Liu Shahe wrote a book titled “Human Traders’ Quantitative Trading Surrender,” every word bloodstained. He said after practicing the market for over ten years, quantitative methods are completely useless; his account was halved, and he quit trading altogether. He’s not the only one—Xiao Fangshen lost 80 million yuan in half a month, and someone went from 800 million to just 200 million. Those familiar names have already disappeared from the Dragon and Tiger list. Some retail traders even said that once they made a move, they were immediately hit with the quantitative kill switch.

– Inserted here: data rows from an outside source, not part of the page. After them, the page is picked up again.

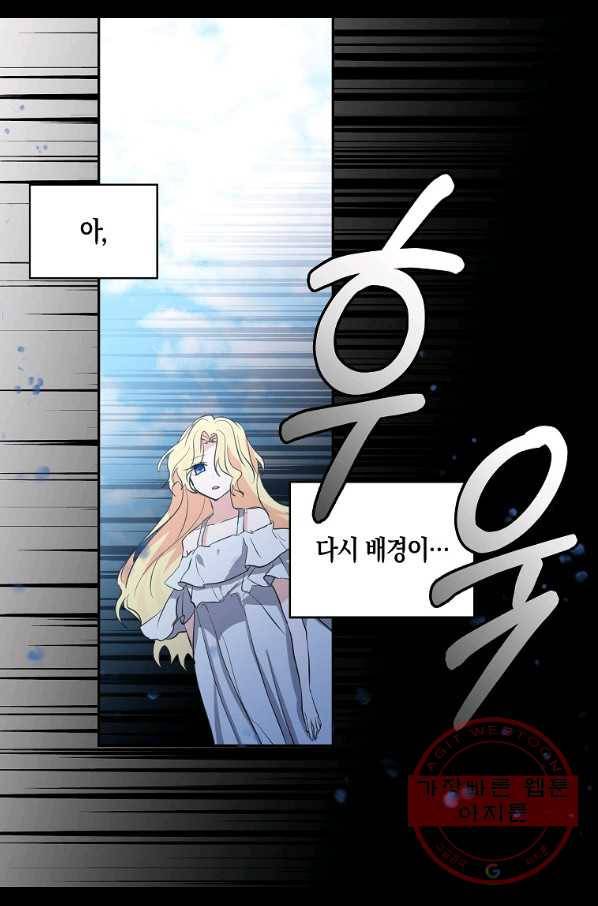 용사의 전 여친입니다 81화 8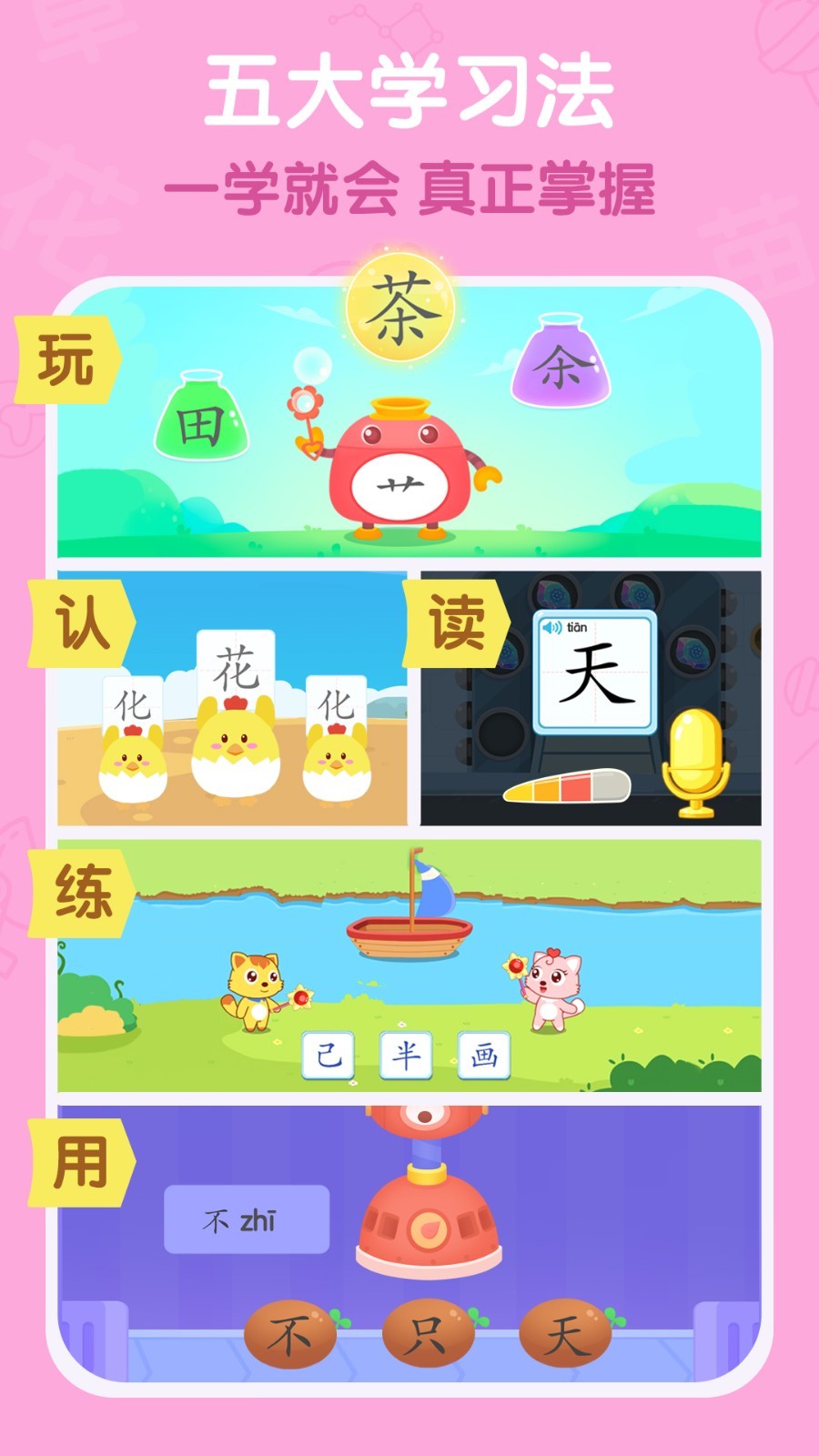 貓小帥識字app v3.9.6安卓版 1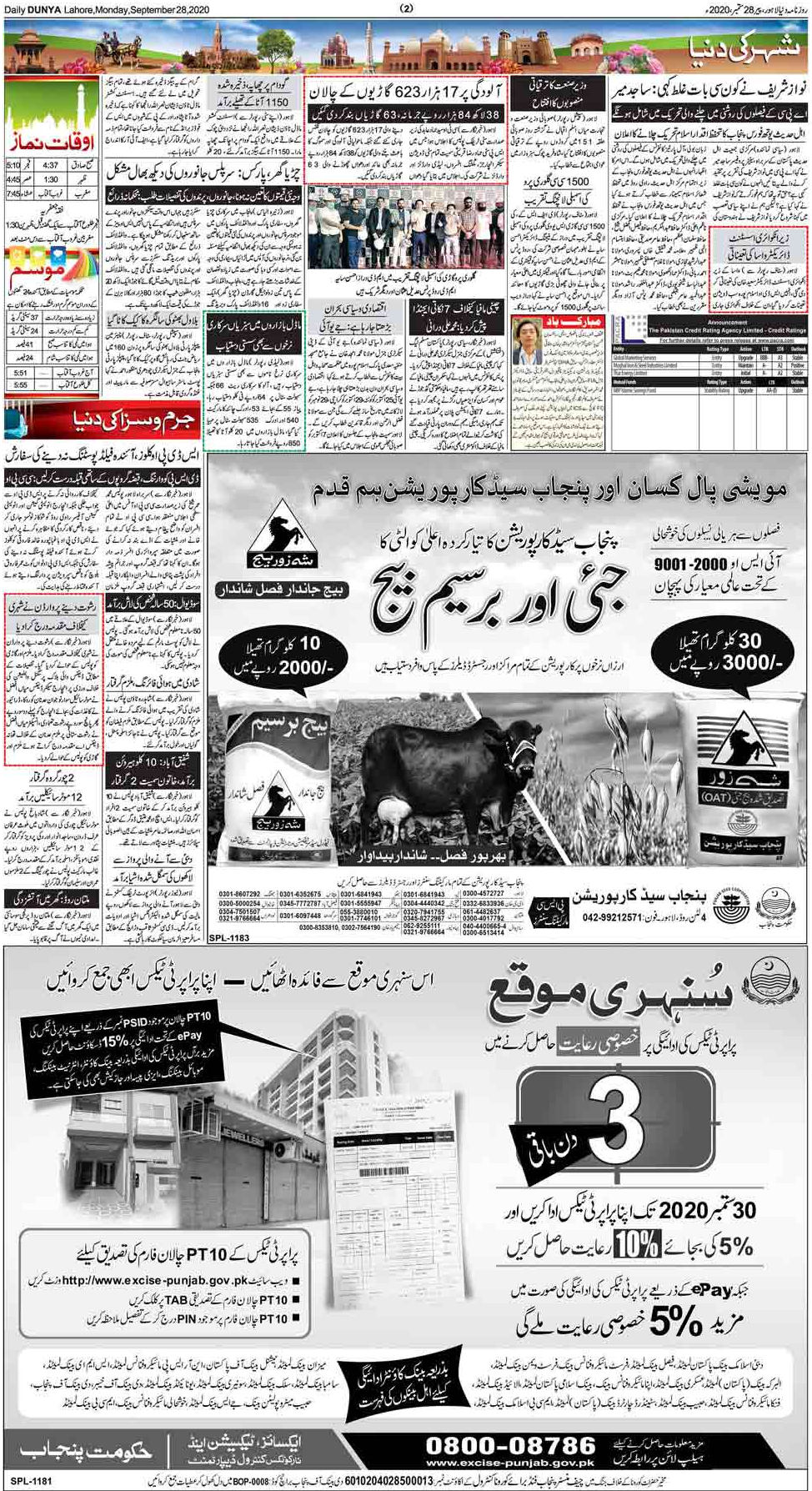 Daily Dunya – 28 September 2020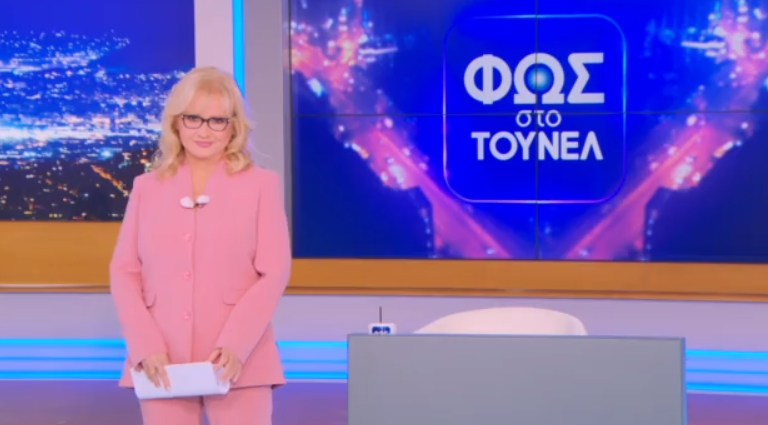 Φως Στο Τούνελ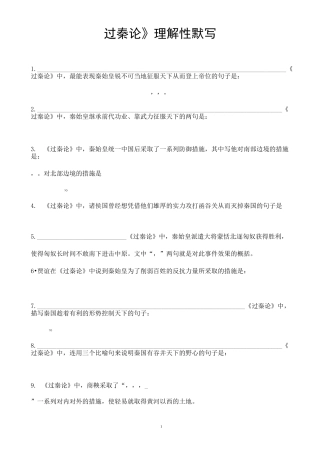 《过秦论》理解性默写(带答案)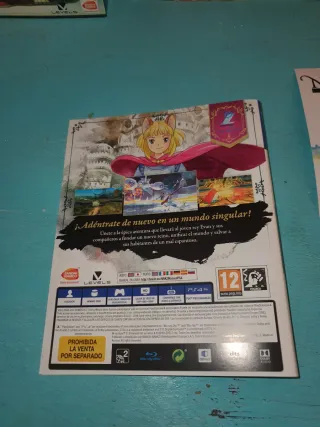 Ni no Kuni II: Prince's Edition (sin juego)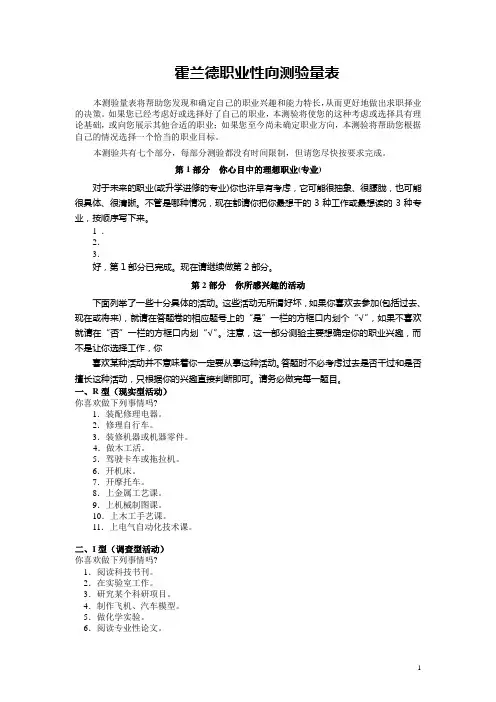 霍兰德职业性向测验量表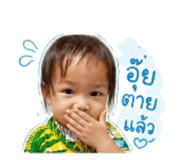 839600635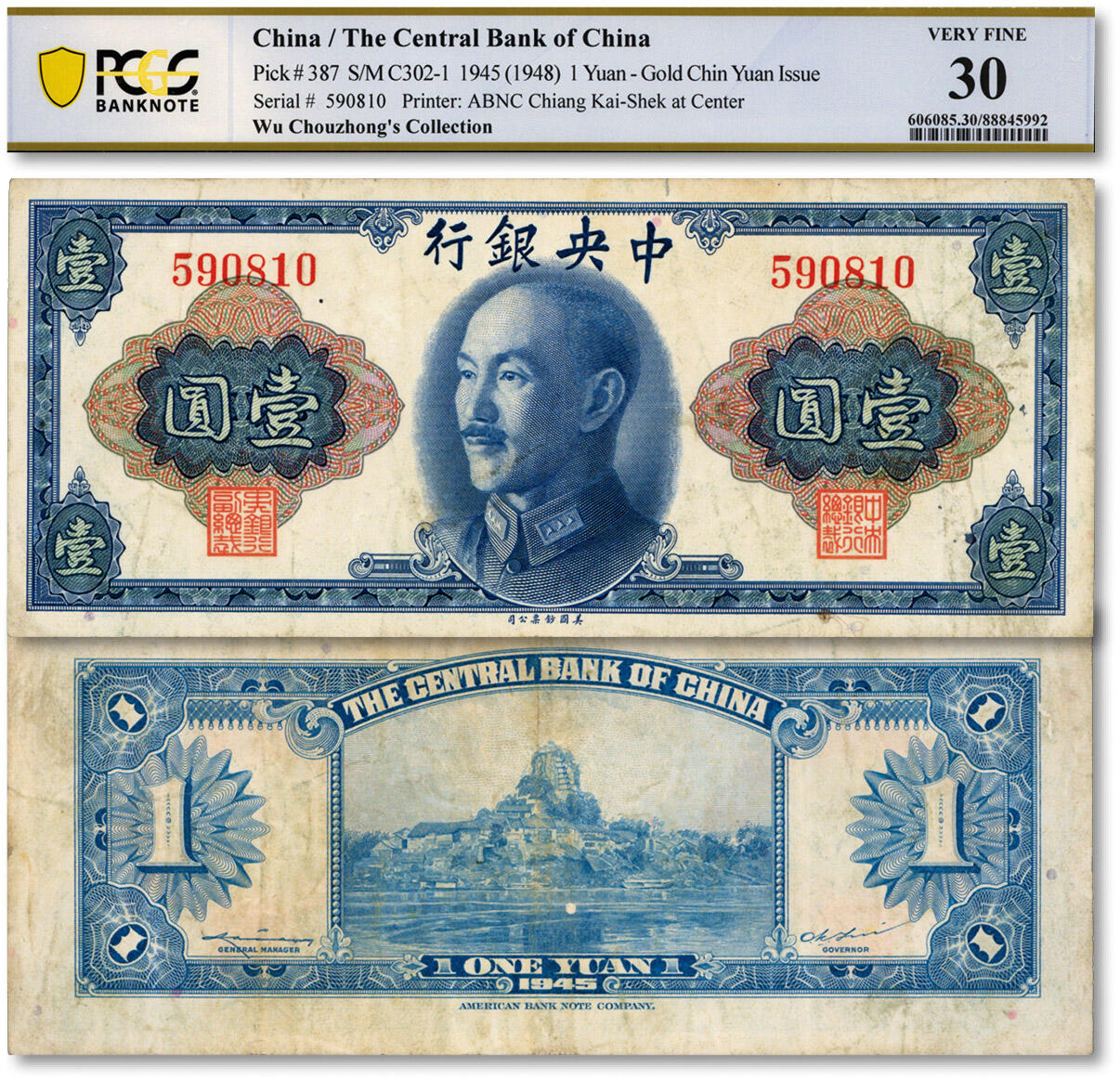 泓盛2024年秋季拍卖会 纸币 1945年中央银行金圆券美钞版壹圆，纸张硬挺，色彩浓郁醇厚，原汁原味，八成新（低评，PCGS-30/88845992)溯源：著名集钞家吴筹中先生旧藏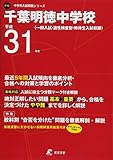千葉明徳中学校 平成31年度用 【過去5年分収録】 (中学別入試問題シリーズP12)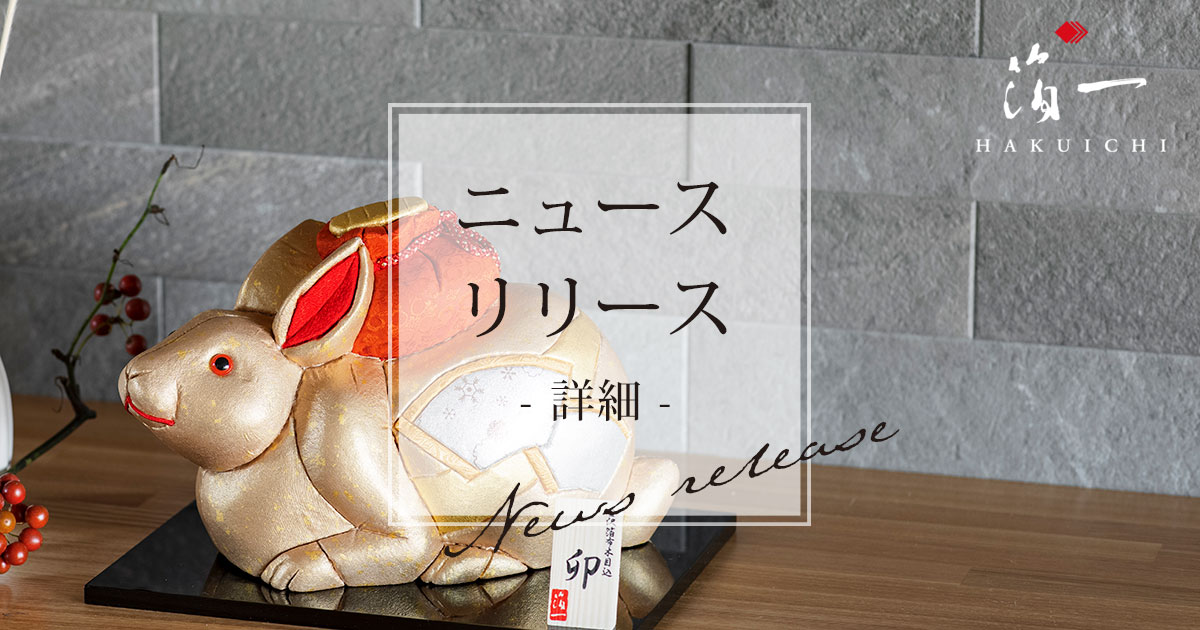 金沢箔布木目　卯　末広 金沢箔布木目 卯 末広 - メルカリ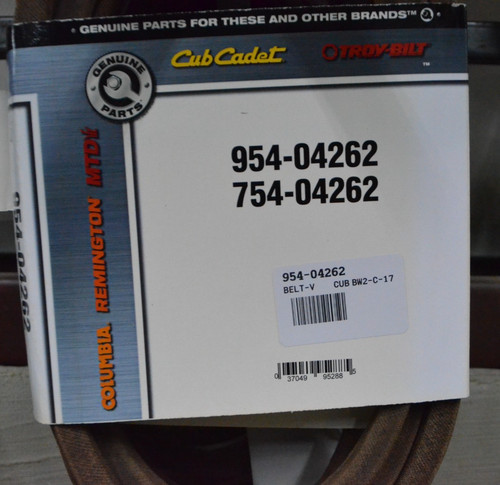 New cub cadet 954 - cadet, 954-04262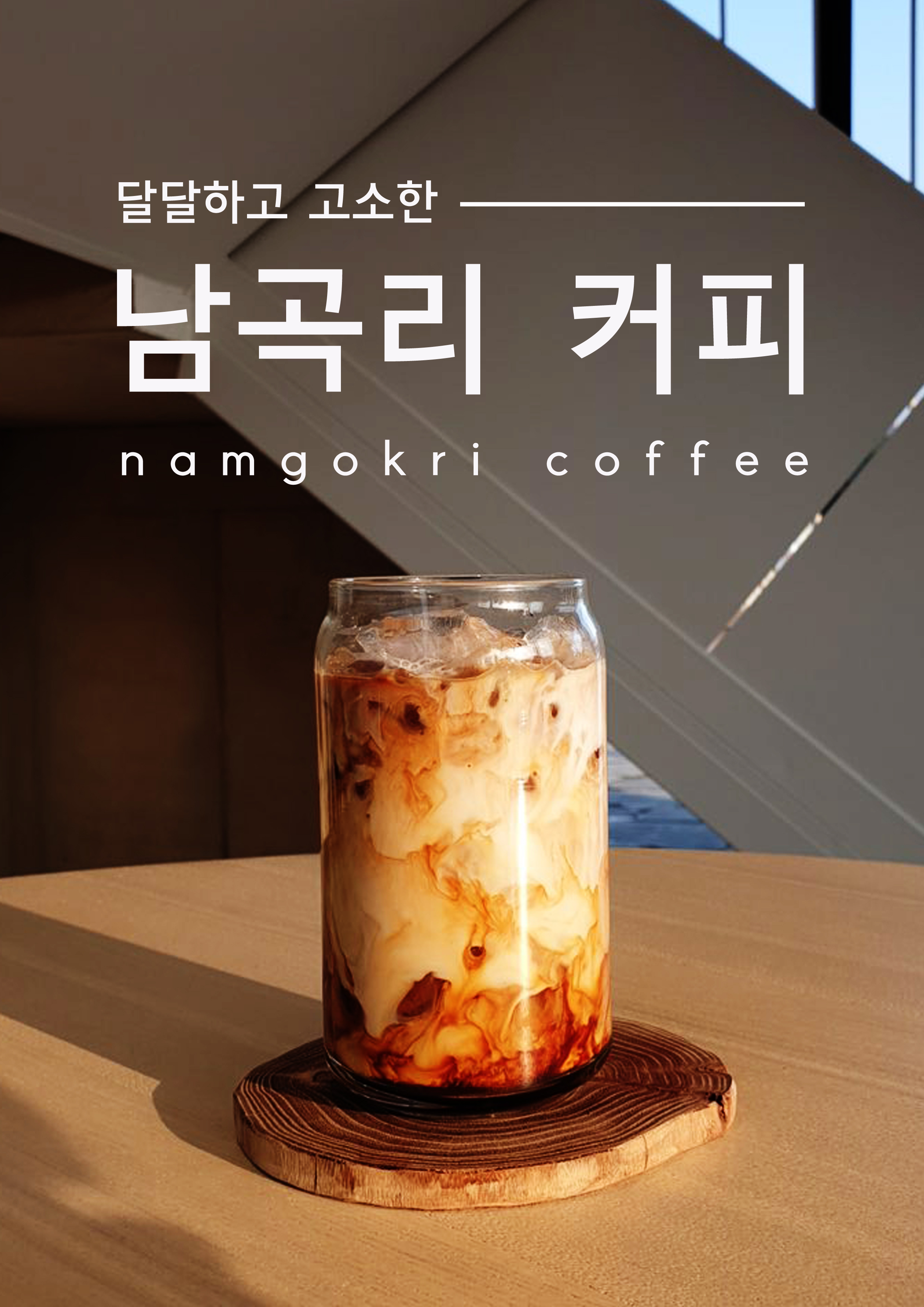 로커피 용인양지본점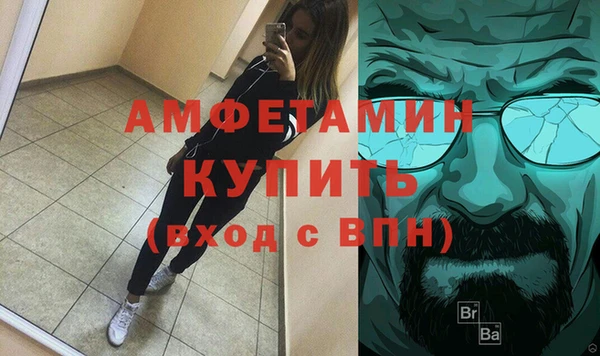 прущий лед Баксан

Why did retail traders lose so badly? Who shattered their livelihood? Ultimately, humans are completely powerless against advanced algorithms. Just as you try to trigger a limit-up, the machine instantly dumps chips to trap you; if the stock price fluctuates slightly, the machine sells unconditionally—no regard for broader strategy. The old ways of retail trading are now invalid.
With retail traders surrendering, is there still hope for individual investors? Yes. But you must abandon your previous short-term speculative mindset. Quantitative trading isn’t invincible; it has three fatal flaws. If you catch them, you can still survive.
First, quant models can’t handle low-liquidity, small-cap stocks because they need liquidity to harvest gains. Second, machines tend to run the same strategy repeatedly, causing a stampede effect during declines, which can crush truly valuable companies into golden pits. Third, you need to find situations where machines can’t predict—like running factories, analyzing trends, or truly understanding a company’s future—then you’ll have a chance.
So don’t be afraid. Liu Shahe’s surrender isn’t humanity’s failure. In the future, A-shares will reward those who focus on understanding companies, industries, and mid-term cycles, rather than those who race against machines.